Steve Carell y sus amigos hacen de tech-lords en una distopía donde las redes sociales y la IA potencian los peores comportamientos de los que somos capaces. Herramientas diseñadas para la comunicación y el entretenimiento propician y multiplican incidentes violentos que escapan al control de sus creadores y de los ejecutivos que los financian, cuya mirada atónita oscila entre el asombro y la avaricia. Recluidos en una mansión en las montañas, los dueños de Internet contemplan aprovecharse del caos que sus productos han generado para instaurar una dictadura tecnocrática mundial.
Es una peli breve y divertida, pero un detalle convierte a esta parodia en algo mucho más sórdido: los eventos que los protagonistas provocan no pertenecen —de todo— al futuro —ni a la imaginación— sino que, en realidad, ya sucedieron. En 2013, un movimiento originado entre fake news y fundamentalismo religioso azotó Myanmar, país de mayoría budista. Incluso las autoridades monásticas sostuvieron discursos de odio e incentivaron linchamientos contra la comunidad musulmana. Valiéndose de plataformas como Facebook, los terroristas budistas en Myanmar —su líder es el monje Ashin Wirathu, apodado “el Bin Laden de Burma”— exprimieron la capacidad de las redes sociales de una manera tan infame como habitual: el asalto al Capitolio norteamericano es tan solo otro hito en esta historia que se desarrolla a la par de la tecnología.
A veces Mountainhead parece más un documental que una comedia.

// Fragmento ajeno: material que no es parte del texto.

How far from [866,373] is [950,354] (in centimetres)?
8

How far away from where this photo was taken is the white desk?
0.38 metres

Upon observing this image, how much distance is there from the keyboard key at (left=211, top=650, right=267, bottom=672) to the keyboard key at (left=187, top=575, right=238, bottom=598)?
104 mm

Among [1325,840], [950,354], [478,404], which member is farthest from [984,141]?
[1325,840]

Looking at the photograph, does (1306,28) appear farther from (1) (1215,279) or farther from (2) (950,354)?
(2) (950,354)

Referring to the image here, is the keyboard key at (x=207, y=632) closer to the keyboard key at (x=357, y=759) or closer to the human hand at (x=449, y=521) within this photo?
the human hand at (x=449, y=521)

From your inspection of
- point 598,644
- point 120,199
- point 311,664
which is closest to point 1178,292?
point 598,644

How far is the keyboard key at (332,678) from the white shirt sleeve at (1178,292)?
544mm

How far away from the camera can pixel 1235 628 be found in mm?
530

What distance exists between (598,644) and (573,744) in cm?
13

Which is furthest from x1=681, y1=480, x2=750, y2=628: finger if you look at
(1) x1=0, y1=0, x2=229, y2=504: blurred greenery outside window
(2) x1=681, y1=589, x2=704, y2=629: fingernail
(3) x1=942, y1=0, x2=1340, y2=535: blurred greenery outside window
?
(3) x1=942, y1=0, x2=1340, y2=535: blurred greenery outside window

La indiferencia que presumen sus personajes solo se compara con el poder que ostentan, características nada ajenas a la realidad como se ha demostrado una y otra vez en los “lamentables accidentes” producto de la desinformación magnificada por la fuerza (descuidada) de la computación. Tres años antes de los disturbios en Myanmar, un solo trabajador monitoreaba el contenido de Facebook en una región donde 22 millones de usuarios ya viralizaban discursos islamofóbicos, y los controles que la plataforma se vio forzada a implementar fueron retirados una vez que los ánimos se calmaron. En la violencia generada en Internet hay un elemento que incide desde un plano especialmente peligroso: el uso faccioso de la religión en la era de la IA.

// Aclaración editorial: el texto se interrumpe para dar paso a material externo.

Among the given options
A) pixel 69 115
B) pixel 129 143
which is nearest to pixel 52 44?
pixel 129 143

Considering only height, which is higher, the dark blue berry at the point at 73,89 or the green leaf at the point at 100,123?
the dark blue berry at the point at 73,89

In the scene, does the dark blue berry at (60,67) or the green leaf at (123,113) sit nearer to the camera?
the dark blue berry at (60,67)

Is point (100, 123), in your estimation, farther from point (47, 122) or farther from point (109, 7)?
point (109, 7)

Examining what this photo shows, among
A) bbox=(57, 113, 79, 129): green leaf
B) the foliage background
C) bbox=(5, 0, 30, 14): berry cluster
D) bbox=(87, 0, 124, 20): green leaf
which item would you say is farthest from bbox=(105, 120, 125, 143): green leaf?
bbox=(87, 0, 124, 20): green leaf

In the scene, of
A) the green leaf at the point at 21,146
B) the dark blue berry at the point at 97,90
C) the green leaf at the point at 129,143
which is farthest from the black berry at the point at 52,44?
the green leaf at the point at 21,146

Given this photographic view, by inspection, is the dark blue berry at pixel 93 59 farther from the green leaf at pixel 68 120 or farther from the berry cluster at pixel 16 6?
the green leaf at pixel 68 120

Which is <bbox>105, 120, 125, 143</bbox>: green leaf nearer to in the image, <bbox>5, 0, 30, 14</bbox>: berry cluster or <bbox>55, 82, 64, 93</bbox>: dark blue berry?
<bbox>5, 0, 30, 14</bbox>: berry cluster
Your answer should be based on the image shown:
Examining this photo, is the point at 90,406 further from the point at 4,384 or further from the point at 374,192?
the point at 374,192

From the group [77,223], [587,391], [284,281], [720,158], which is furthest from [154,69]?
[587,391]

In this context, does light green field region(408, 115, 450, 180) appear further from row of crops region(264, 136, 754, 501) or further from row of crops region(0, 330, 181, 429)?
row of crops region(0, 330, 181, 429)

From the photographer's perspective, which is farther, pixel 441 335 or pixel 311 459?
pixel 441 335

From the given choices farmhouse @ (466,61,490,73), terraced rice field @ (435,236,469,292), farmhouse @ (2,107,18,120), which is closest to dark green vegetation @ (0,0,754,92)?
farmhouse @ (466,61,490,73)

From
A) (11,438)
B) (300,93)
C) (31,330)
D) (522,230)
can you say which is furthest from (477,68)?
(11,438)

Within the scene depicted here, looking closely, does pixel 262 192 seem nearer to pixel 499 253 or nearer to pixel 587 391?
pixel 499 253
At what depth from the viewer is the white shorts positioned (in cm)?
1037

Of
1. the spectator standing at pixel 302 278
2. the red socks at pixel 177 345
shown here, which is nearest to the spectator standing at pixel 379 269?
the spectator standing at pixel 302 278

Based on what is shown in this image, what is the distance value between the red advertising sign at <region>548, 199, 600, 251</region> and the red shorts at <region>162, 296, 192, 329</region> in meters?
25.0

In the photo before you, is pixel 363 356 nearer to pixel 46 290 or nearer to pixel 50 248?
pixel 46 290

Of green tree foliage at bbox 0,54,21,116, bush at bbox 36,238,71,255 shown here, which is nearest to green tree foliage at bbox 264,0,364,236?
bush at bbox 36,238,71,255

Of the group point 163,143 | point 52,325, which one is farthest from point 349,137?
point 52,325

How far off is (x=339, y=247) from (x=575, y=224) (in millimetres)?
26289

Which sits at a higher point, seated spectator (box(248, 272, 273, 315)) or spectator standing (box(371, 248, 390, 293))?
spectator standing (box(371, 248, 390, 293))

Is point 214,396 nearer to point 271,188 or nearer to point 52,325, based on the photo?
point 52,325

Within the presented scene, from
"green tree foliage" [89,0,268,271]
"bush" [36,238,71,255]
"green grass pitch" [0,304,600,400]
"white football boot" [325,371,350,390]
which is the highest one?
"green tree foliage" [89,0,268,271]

Estamos familiarizados con la manipulación que ejercen los agentes del caos, valiéndose de las creencias y emociones más íntimas del público. Pero no podemos darlas por hecho; las nuevas tecnologías amplían los horizontes de su amenaza y ninguna fe está a salvo. Por fortuna, las comunidades religiosas están tomando cartas en el asunto y hoy se encuentran implementando medidas guiadas por el amor y la compasión, el núcleo común de los movimientos espirituales que sostienen al mundo. En la India ya brinda consuelo Gita GPT, el agente de IA entrenado en la Bhagavad-gītā; los países árabes experimentan con IslamQA, un chatbot que profundiza en las enseñanzas de los textos sagrados del islam; y en México se trabaja en modelos como Lupita, que acercarán el catecismo para guiar a millones de fieles en la gracia de las revelaciones.

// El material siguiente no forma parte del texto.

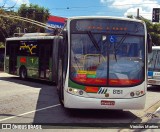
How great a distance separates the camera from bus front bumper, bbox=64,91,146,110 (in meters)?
11.0

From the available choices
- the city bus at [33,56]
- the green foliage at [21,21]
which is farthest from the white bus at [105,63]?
the green foliage at [21,21]

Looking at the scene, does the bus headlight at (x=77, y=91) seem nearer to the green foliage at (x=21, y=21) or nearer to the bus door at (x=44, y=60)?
the bus door at (x=44, y=60)

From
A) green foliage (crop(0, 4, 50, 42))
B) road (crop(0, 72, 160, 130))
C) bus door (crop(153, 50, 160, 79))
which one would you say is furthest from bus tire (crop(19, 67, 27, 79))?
green foliage (crop(0, 4, 50, 42))

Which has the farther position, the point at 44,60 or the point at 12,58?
the point at 12,58

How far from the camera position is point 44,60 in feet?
72.2

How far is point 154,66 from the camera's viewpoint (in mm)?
21000

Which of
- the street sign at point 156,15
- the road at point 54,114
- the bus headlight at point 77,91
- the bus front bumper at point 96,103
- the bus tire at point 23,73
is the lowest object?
the bus tire at point 23,73

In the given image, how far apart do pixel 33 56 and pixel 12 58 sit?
11.2 ft

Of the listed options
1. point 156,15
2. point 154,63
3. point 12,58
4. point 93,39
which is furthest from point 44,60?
point 156,15

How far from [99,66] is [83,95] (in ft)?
3.32

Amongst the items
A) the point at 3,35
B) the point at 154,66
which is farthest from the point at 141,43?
the point at 3,35

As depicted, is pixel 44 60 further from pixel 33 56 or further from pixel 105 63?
pixel 105 63

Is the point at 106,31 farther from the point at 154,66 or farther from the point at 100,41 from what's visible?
the point at 154,66

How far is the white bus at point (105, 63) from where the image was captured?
1117cm
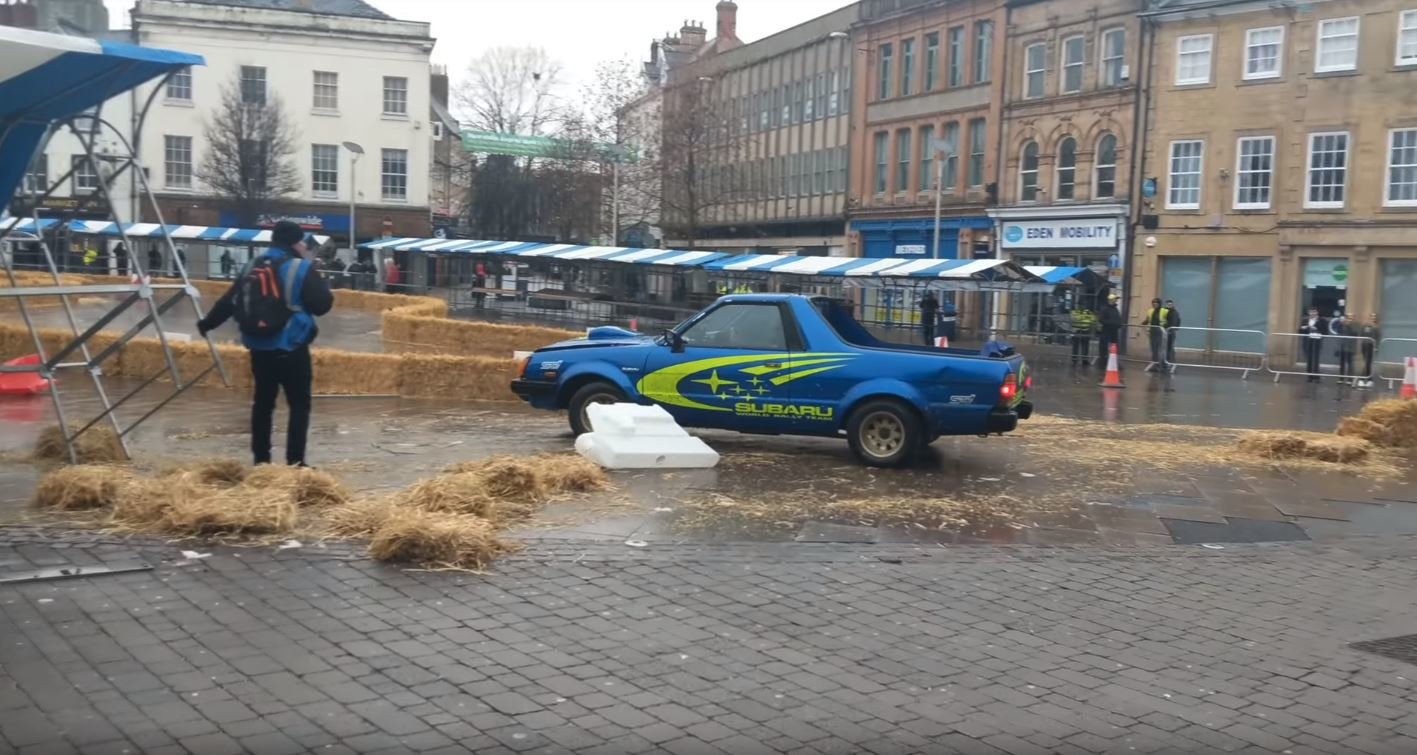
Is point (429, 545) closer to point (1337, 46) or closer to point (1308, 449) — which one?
point (1308, 449)

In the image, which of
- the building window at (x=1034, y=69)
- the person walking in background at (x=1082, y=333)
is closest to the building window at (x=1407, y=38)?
the person walking in background at (x=1082, y=333)

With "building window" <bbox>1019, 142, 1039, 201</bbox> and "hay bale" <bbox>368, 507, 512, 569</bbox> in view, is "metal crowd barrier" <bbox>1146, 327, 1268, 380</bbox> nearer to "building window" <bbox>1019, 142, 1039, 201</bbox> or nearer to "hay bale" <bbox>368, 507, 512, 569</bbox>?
"building window" <bbox>1019, 142, 1039, 201</bbox>

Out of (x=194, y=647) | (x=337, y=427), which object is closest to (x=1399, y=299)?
(x=337, y=427)

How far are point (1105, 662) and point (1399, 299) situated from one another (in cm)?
3159

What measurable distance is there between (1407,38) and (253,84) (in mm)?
45154

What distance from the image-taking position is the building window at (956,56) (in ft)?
153

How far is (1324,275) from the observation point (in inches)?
1375

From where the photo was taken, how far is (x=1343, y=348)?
1127 inches

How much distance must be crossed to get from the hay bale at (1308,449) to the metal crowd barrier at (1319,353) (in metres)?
15.8

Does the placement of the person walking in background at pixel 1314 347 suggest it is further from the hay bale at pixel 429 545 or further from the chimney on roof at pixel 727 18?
the chimney on roof at pixel 727 18

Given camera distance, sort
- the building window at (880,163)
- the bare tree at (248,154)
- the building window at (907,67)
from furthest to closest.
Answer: the bare tree at (248,154), the building window at (880,163), the building window at (907,67)

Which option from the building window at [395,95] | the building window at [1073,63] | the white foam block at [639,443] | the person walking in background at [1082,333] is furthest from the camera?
the building window at [395,95]

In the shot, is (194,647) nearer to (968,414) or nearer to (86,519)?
(86,519)

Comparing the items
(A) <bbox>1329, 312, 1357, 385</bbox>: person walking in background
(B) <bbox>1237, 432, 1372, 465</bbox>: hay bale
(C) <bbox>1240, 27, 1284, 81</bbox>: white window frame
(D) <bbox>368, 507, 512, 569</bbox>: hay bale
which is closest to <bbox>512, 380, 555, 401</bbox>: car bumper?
(D) <bbox>368, 507, 512, 569</bbox>: hay bale
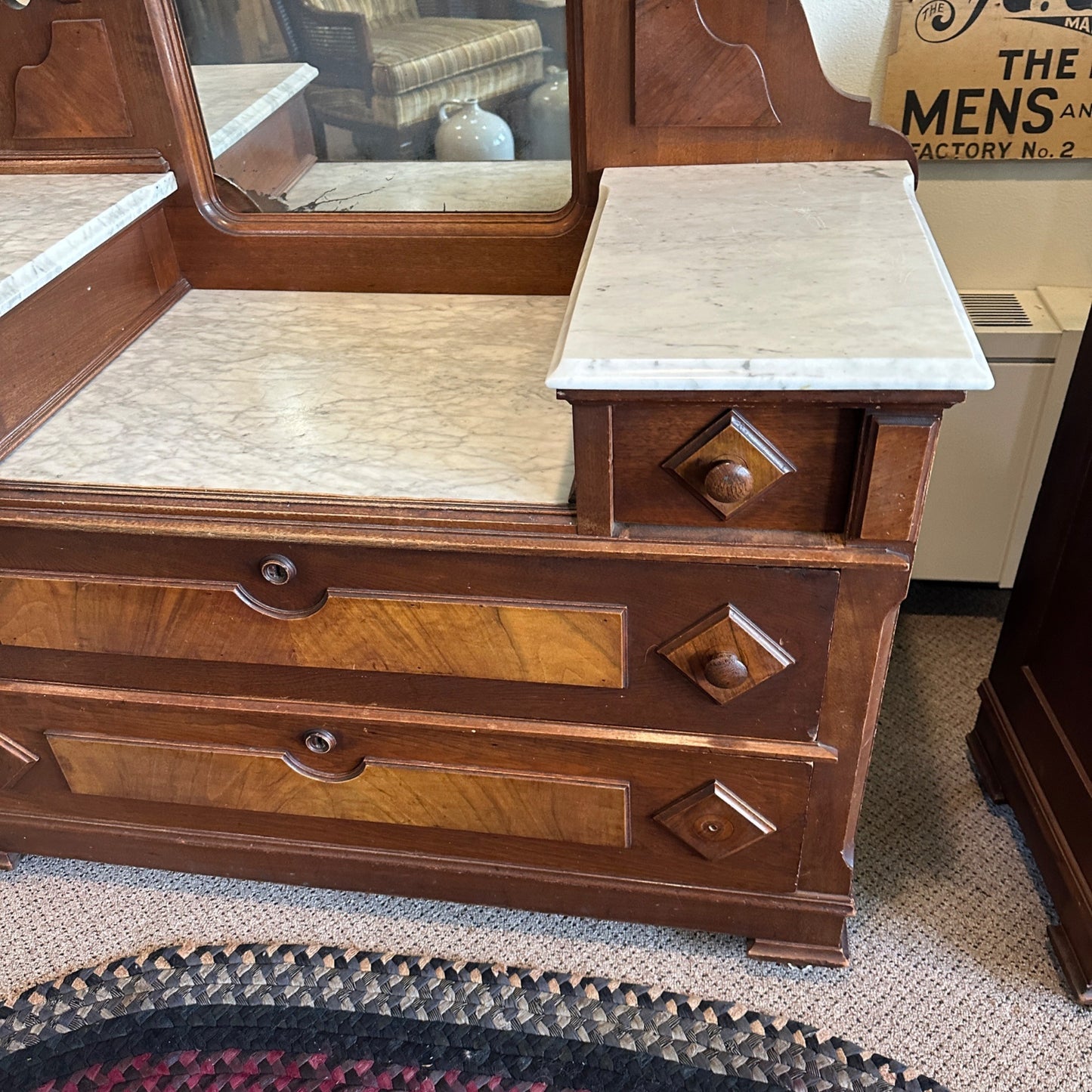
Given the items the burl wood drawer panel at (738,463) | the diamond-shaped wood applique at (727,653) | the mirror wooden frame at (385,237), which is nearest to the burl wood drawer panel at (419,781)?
the diamond-shaped wood applique at (727,653)

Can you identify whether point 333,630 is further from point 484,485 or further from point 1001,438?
point 1001,438

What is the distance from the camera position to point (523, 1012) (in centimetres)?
131

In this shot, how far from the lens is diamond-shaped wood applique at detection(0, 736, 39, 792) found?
52.8 inches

Este tipo de iniciativas deberán constituir los fundamentos de cualquier avance en la integración de la experiencia humana con la tecnología. El triunfo de la IA será hacer “la vida humana más humana”, como ha exhortado el Vaticano; parte de una serie de convenciones surgidas a raíz de los cuestionamientos que las iglesias plantean desde la primera revolución industrial. Por el bien de todos, a medida que aumente la sofisticación de nuestras máquinas, más debemos procurar que conozcan a Dios. Que la IA nos acompañe en oración.